[Collected data entries]
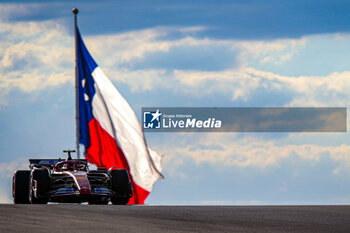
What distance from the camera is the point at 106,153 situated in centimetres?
2583

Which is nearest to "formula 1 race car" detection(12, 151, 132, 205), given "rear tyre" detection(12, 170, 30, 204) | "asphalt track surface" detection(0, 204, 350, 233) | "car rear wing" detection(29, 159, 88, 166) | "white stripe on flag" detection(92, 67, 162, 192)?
"rear tyre" detection(12, 170, 30, 204)

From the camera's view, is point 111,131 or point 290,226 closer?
point 290,226

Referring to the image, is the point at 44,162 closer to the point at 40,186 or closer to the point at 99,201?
the point at 40,186

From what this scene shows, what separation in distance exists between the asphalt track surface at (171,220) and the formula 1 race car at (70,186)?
4410 mm

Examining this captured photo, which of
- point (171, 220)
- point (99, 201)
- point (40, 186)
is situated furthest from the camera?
point (99, 201)

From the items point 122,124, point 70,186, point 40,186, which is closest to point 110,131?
point 122,124

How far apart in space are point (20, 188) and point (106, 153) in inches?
179

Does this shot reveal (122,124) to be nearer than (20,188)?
No

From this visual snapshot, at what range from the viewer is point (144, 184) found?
25.0m

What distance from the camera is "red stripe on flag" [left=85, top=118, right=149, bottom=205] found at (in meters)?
25.2

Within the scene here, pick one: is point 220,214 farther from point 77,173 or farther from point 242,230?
point 77,173

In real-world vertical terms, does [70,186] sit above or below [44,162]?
below

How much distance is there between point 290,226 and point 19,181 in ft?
34.3

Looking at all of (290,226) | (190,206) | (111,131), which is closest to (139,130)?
(111,131)
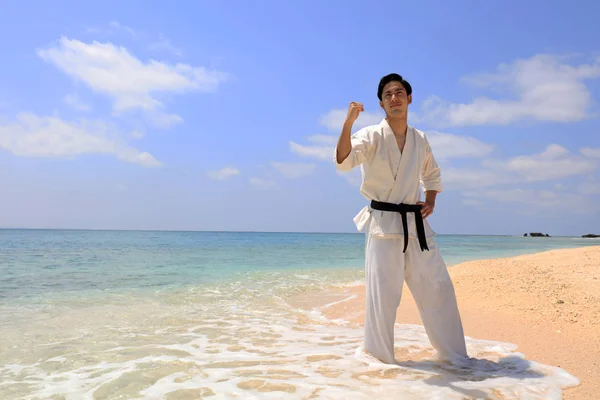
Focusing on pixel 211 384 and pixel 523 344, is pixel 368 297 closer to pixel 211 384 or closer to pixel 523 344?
pixel 211 384

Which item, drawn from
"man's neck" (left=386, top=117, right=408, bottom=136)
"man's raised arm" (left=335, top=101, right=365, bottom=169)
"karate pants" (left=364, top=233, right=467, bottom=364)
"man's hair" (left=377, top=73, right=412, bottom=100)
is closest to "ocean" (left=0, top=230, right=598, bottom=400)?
"karate pants" (left=364, top=233, right=467, bottom=364)

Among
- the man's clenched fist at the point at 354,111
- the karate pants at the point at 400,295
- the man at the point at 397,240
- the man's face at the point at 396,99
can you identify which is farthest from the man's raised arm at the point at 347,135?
the karate pants at the point at 400,295

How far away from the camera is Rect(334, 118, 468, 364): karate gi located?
3021mm

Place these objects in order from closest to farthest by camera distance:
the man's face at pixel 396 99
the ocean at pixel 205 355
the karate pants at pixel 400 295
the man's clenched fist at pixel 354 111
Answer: the ocean at pixel 205 355 → the man's clenched fist at pixel 354 111 → the karate pants at pixel 400 295 → the man's face at pixel 396 99

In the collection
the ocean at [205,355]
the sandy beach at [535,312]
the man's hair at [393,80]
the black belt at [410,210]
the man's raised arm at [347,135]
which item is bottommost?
the ocean at [205,355]

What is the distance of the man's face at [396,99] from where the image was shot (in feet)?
10.2

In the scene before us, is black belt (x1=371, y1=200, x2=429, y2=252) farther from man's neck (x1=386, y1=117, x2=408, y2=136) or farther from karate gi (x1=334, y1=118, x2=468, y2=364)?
man's neck (x1=386, y1=117, x2=408, y2=136)

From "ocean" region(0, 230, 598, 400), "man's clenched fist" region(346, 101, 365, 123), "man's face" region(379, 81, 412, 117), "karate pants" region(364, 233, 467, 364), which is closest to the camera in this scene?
"ocean" region(0, 230, 598, 400)

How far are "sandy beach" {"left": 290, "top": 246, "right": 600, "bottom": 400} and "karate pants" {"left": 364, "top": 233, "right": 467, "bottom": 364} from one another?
0.39 m

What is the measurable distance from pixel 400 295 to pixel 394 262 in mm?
253

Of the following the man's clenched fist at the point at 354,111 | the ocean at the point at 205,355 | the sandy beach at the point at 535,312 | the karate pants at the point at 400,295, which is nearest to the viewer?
the ocean at the point at 205,355

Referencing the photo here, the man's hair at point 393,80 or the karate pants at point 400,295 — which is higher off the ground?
the man's hair at point 393,80

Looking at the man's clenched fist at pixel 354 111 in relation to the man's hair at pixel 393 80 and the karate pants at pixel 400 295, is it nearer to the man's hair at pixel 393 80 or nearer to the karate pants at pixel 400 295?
the man's hair at pixel 393 80

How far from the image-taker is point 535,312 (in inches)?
188
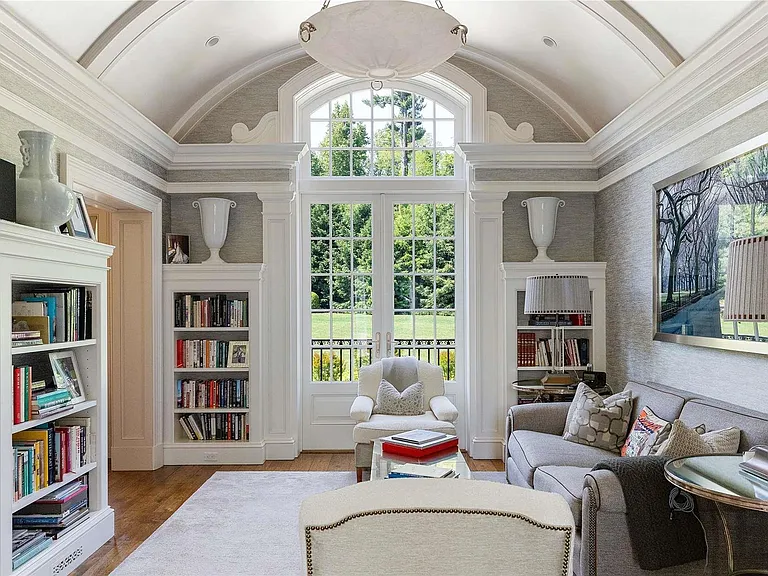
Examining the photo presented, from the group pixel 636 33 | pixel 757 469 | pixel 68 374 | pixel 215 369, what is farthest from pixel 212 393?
pixel 757 469

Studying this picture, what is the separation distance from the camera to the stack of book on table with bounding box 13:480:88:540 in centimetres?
328

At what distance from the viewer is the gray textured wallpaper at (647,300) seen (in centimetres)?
333

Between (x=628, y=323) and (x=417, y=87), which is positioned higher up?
(x=417, y=87)

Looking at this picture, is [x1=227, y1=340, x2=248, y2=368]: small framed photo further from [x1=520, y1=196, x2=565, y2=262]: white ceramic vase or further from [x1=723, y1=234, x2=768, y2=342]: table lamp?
[x1=723, y1=234, x2=768, y2=342]: table lamp

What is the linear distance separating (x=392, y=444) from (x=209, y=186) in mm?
2964

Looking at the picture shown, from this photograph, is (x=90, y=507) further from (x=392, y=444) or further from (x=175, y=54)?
(x=175, y=54)

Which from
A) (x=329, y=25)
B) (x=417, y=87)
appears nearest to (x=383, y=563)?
(x=329, y=25)

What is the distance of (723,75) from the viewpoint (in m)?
3.48

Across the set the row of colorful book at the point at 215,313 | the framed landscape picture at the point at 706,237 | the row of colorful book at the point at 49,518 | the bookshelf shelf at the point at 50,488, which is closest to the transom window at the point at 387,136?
the row of colorful book at the point at 215,313

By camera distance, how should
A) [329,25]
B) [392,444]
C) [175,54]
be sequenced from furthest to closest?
[175,54], [392,444], [329,25]

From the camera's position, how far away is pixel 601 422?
3.97 metres

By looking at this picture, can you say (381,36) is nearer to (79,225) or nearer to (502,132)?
(79,225)

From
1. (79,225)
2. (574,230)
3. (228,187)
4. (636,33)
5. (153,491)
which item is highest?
(636,33)

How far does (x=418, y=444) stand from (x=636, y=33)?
2.72m
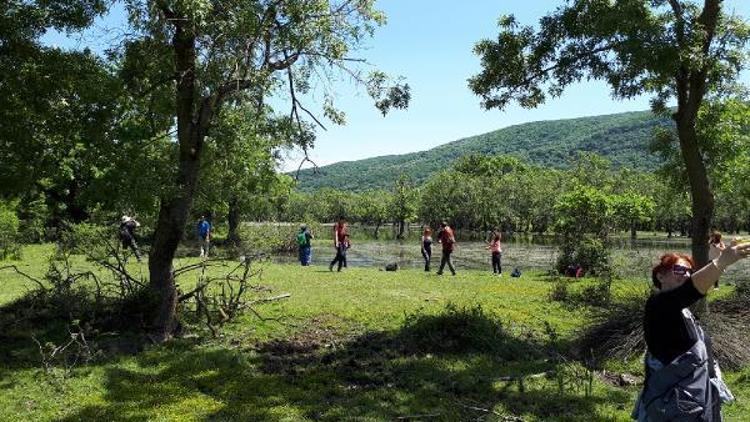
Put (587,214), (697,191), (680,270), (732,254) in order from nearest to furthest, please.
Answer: (732,254), (680,270), (697,191), (587,214)

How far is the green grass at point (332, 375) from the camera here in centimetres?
779

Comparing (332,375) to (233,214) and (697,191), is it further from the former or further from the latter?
(233,214)

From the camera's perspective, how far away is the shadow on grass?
778 cm

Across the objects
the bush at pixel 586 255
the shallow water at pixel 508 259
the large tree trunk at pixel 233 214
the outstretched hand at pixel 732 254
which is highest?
the large tree trunk at pixel 233 214

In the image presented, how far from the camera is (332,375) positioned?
949 cm

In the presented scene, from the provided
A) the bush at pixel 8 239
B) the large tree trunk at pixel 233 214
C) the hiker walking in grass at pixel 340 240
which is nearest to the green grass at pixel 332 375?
the hiker walking in grass at pixel 340 240

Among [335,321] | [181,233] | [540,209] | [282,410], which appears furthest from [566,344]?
[540,209]

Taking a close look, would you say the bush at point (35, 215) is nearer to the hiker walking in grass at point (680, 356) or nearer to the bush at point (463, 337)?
the bush at point (463, 337)

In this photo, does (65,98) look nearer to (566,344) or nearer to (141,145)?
(141,145)

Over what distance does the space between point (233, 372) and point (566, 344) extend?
20.5 feet

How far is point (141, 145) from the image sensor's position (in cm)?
Answer: 1070

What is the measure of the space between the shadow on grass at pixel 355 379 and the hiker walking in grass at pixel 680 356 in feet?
9.68

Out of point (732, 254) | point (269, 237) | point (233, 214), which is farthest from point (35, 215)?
point (732, 254)

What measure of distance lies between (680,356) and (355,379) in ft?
18.7
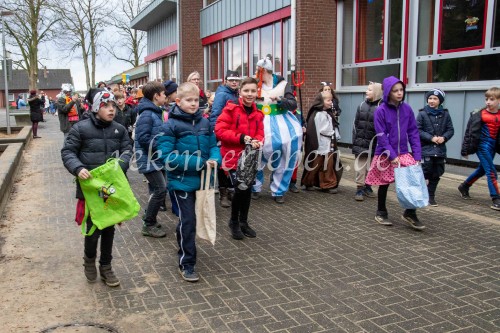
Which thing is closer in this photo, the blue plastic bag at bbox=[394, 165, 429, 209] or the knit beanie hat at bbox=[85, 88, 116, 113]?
the knit beanie hat at bbox=[85, 88, 116, 113]

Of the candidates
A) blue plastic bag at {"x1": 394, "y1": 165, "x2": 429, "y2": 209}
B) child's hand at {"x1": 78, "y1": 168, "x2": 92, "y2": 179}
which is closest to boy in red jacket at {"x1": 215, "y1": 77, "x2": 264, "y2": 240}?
blue plastic bag at {"x1": 394, "y1": 165, "x2": 429, "y2": 209}

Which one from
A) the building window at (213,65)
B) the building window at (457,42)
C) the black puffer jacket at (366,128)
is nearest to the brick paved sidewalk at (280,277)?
the black puffer jacket at (366,128)

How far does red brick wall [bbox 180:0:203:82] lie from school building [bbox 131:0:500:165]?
141 centimetres

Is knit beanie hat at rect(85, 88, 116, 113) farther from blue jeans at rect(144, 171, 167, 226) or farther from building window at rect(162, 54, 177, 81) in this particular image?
building window at rect(162, 54, 177, 81)

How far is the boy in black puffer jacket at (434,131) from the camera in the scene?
7.27 meters

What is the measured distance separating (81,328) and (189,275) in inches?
44.8

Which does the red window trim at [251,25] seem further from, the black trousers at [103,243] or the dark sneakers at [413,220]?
the black trousers at [103,243]

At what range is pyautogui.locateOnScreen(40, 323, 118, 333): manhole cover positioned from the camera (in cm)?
360

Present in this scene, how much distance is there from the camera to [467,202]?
7629 mm

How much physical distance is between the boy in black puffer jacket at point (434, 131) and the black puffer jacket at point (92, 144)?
4680 mm

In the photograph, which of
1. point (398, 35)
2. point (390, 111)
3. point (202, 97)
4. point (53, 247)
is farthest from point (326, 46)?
point (53, 247)

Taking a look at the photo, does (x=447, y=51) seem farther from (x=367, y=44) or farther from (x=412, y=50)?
(x=367, y=44)

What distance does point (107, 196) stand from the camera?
428cm

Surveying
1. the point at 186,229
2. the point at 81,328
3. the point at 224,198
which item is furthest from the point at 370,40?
the point at 81,328
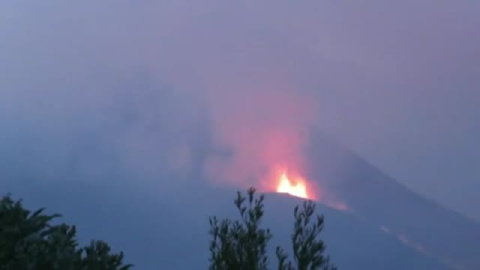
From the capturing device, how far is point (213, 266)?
46.7 feet

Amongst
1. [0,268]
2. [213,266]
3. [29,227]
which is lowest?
[0,268]

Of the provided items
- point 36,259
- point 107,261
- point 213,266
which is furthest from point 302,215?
point 36,259

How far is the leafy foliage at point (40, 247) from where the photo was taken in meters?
10.2

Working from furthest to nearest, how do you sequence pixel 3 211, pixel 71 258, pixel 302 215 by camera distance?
pixel 302 215 < pixel 3 211 < pixel 71 258

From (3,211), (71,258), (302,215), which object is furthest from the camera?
(302,215)

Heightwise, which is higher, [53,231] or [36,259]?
[53,231]

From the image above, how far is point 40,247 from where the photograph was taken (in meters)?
10.4

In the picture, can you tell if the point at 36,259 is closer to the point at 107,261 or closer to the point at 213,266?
the point at 107,261

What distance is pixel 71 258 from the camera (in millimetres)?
10180

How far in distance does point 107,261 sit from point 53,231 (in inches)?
33.4

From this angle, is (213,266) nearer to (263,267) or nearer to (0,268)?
(263,267)

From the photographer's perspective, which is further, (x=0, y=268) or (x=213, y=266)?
(x=213, y=266)

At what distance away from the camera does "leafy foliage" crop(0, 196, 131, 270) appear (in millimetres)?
10195

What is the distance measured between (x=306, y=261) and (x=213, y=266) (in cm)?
142
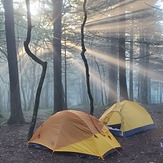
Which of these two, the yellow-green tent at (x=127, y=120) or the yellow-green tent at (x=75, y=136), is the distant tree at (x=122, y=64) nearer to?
the yellow-green tent at (x=127, y=120)

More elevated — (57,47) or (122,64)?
(57,47)

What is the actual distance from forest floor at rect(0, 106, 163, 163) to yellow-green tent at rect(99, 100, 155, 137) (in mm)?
294

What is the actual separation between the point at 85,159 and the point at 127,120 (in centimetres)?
325

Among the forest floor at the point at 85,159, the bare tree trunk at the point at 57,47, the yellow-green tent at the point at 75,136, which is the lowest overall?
the forest floor at the point at 85,159

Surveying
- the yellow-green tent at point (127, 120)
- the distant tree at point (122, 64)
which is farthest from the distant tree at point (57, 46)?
the yellow-green tent at point (127, 120)

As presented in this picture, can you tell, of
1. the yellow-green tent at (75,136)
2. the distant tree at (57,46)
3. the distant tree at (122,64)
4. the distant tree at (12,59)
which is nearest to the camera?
the yellow-green tent at (75,136)

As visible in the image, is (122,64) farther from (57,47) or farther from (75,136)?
(75,136)

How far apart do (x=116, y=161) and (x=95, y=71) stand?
3058cm

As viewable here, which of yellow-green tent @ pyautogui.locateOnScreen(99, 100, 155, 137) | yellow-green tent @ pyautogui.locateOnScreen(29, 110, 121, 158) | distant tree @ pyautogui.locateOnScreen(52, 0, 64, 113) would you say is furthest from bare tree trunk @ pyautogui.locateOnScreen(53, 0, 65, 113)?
yellow-green tent @ pyautogui.locateOnScreen(29, 110, 121, 158)

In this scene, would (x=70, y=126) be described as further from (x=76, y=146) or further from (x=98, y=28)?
(x=98, y=28)

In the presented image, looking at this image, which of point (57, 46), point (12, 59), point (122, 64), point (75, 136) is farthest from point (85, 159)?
point (122, 64)

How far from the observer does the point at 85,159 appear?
7.45 m

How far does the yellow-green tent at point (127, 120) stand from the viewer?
1002 centimetres

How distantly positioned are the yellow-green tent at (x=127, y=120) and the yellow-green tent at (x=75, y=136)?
1.61 m
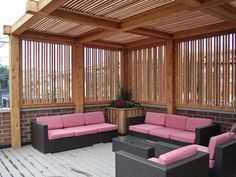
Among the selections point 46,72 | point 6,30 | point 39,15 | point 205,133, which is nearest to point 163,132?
point 205,133

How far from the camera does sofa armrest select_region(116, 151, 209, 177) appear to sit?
2645 mm

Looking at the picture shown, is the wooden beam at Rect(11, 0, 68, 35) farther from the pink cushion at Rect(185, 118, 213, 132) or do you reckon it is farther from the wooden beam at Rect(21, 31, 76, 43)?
the pink cushion at Rect(185, 118, 213, 132)

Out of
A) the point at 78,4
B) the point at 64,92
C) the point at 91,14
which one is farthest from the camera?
the point at 64,92

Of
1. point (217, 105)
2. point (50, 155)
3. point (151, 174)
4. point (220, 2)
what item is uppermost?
point (220, 2)

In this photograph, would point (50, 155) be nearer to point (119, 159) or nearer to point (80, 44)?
point (119, 159)

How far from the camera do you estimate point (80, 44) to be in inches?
271

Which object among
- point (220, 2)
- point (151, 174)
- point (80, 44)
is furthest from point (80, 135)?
point (220, 2)

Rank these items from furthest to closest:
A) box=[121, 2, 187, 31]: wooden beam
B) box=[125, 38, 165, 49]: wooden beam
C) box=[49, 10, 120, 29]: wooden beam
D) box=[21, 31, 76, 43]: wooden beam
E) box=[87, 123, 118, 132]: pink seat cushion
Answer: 1. box=[125, 38, 165, 49]: wooden beam
2. box=[87, 123, 118, 132]: pink seat cushion
3. box=[21, 31, 76, 43]: wooden beam
4. box=[49, 10, 120, 29]: wooden beam
5. box=[121, 2, 187, 31]: wooden beam

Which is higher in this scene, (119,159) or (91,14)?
(91,14)

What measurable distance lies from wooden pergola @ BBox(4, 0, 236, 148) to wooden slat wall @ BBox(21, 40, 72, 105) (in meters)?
0.03

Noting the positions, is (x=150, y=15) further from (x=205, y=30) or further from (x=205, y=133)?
(x=205, y=133)

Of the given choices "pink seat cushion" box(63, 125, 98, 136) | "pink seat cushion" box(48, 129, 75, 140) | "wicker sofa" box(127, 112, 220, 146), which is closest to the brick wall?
"pink seat cushion" box(48, 129, 75, 140)

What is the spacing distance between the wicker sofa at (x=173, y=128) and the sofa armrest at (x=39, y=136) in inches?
88.0

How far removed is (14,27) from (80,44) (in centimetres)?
199
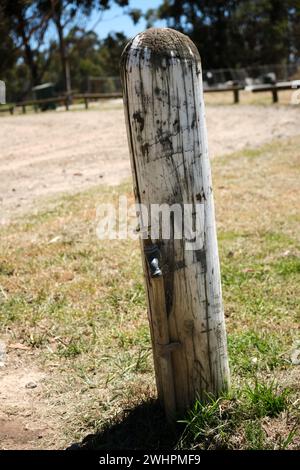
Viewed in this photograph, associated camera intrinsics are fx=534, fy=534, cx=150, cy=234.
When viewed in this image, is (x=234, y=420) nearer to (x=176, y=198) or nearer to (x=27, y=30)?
(x=176, y=198)

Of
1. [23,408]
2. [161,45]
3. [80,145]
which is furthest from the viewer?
[80,145]

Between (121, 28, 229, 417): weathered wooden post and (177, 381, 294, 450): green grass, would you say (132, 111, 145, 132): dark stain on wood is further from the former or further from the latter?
(177, 381, 294, 450): green grass

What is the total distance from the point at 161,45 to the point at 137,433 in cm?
150

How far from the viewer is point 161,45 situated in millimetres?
1850

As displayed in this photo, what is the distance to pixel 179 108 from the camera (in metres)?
1.89

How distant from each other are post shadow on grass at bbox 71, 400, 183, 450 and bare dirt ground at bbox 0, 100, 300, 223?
12.3ft

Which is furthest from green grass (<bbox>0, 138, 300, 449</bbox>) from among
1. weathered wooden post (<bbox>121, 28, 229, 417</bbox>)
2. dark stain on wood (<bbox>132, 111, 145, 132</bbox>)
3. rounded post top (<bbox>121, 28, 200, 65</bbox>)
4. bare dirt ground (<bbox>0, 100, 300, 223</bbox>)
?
bare dirt ground (<bbox>0, 100, 300, 223</bbox>)

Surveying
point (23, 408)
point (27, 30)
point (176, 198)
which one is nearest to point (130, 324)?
point (23, 408)

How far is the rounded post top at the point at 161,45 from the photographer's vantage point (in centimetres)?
184

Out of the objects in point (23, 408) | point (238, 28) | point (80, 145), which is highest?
point (238, 28)

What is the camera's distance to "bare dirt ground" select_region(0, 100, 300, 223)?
743 cm

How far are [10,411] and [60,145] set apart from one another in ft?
30.9
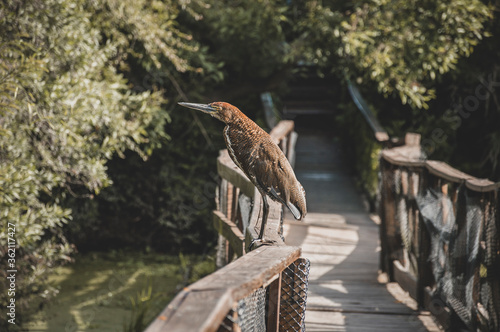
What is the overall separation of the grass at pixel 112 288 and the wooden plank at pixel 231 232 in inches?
74.2

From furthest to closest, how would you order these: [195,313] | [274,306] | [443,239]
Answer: [443,239] < [274,306] < [195,313]

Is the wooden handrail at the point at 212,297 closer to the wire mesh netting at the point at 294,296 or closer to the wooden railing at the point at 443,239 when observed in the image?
the wire mesh netting at the point at 294,296

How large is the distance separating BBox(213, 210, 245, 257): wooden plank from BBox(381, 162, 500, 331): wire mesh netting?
4.65 feet

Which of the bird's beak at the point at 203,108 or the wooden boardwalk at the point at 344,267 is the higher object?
the bird's beak at the point at 203,108

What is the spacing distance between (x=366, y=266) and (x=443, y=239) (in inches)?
66.6

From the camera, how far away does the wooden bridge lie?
1691 millimetres

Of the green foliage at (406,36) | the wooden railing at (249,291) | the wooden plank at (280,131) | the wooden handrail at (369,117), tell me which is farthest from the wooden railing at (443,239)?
the green foliage at (406,36)

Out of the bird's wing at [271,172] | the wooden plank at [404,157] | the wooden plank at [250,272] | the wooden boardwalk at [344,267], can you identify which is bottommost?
the wooden boardwalk at [344,267]

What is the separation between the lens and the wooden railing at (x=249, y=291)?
1312 millimetres

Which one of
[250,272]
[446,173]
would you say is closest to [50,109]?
[446,173]

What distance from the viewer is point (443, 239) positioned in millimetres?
4125

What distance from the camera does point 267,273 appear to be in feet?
5.93

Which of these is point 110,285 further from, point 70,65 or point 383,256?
point 383,256

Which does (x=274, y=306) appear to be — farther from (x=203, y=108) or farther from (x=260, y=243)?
(x=203, y=108)
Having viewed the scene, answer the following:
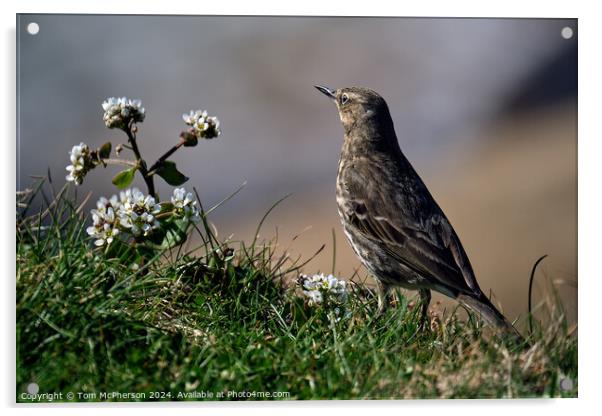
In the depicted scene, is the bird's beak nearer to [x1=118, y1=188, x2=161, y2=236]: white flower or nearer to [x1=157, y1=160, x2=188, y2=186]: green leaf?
[x1=157, y1=160, x2=188, y2=186]: green leaf

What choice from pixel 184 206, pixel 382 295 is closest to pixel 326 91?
pixel 382 295

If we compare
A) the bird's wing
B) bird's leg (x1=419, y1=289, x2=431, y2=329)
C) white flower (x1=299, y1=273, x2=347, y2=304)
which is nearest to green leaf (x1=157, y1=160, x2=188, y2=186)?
white flower (x1=299, y1=273, x2=347, y2=304)

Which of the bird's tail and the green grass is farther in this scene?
the bird's tail

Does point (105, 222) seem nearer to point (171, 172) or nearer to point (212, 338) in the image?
point (171, 172)

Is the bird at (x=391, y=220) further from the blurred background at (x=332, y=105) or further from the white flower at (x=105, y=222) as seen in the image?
the white flower at (x=105, y=222)

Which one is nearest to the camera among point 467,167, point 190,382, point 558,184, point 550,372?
point 190,382
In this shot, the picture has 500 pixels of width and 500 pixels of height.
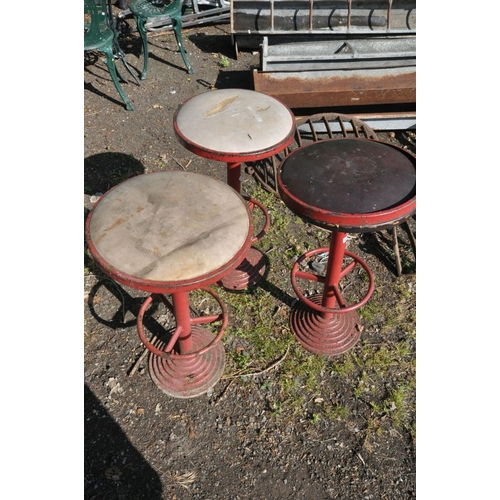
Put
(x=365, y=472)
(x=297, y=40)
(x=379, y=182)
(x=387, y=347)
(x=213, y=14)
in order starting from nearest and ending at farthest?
(x=379, y=182) → (x=365, y=472) → (x=387, y=347) → (x=297, y=40) → (x=213, y=14)

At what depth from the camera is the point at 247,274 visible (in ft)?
12.0

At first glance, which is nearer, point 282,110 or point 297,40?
point 282,110

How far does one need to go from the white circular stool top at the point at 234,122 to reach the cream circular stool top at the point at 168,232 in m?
0.44

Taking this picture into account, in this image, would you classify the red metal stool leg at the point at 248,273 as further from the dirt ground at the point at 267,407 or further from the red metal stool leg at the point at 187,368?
the red metal stool leg at the point at 187,368

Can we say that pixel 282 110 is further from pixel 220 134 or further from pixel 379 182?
pixel 379 182

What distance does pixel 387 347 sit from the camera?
3238 millimetres

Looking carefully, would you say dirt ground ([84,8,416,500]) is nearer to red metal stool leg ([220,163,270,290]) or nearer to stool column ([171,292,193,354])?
red metal stool leg ([220,163,270,290])

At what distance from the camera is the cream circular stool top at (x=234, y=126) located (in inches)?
104

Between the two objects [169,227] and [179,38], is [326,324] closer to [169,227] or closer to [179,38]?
[169,227]

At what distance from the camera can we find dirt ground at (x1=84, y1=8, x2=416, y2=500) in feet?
8.41

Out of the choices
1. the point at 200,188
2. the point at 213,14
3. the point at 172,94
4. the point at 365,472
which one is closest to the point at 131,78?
the point at 172,94

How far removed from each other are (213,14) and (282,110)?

__Exercise__
Copy exactly the lines of the listing above, beginning at the line with "At what depth" and ending at its final line; write out nothing else.

__Expected answer__
At what depth from the camera is the point at 247,274 visible (in ft)?
12.0

At first glance, which is nearer, point 282,110 or point 297,40?
point 282,110

How far does one need to go from the white circular stool top at the point at 234,122 to reach the cream circular stool top at the point at 168,232 in m?
0.44

Taking this picture into account, in this image, would you classify the red metal stool leg at the point at 248,273 as further from the dirt ground at the point at 267,407 or further from the red metal stool leg at the point at 187,368?
the red metal stool leg at the point at 187,368

Can we say that pixel 282 110 is further from pixel 220 134 or further from pixel 379 182?
pixel 379 182

What distance does pixel 387 347 sit from the camera?
3238 millimetres

Looking carefully, would you say dirt ground ([84,8,416,500]) is nearer to red metal stool leg ([220,163,270,290]) or nearer to stool column ([171,292,193,354])?
red metal stool leg ([220,163,270,290])

At what distance from the camera is the cream circular stool top at (x=234, y=126) located (in inches)?
104

Between the two objects [169,227] and [179,38], is [326,324] closer to [169,227] or closer to [179,38]?
[169,227]

At what distance from the camera can we find dirt ground at (x1=84, y1=8, x2=416, y2=500) in feet?
8.41

Out of the choices
1. the point at 200,188
2. the point at 213,14
3. the point at 172,94
4. the point at 365,472
which one is closest to the point at 131,78?
the point at 172,94

How far removed from each other are (213,14) and (282,110)?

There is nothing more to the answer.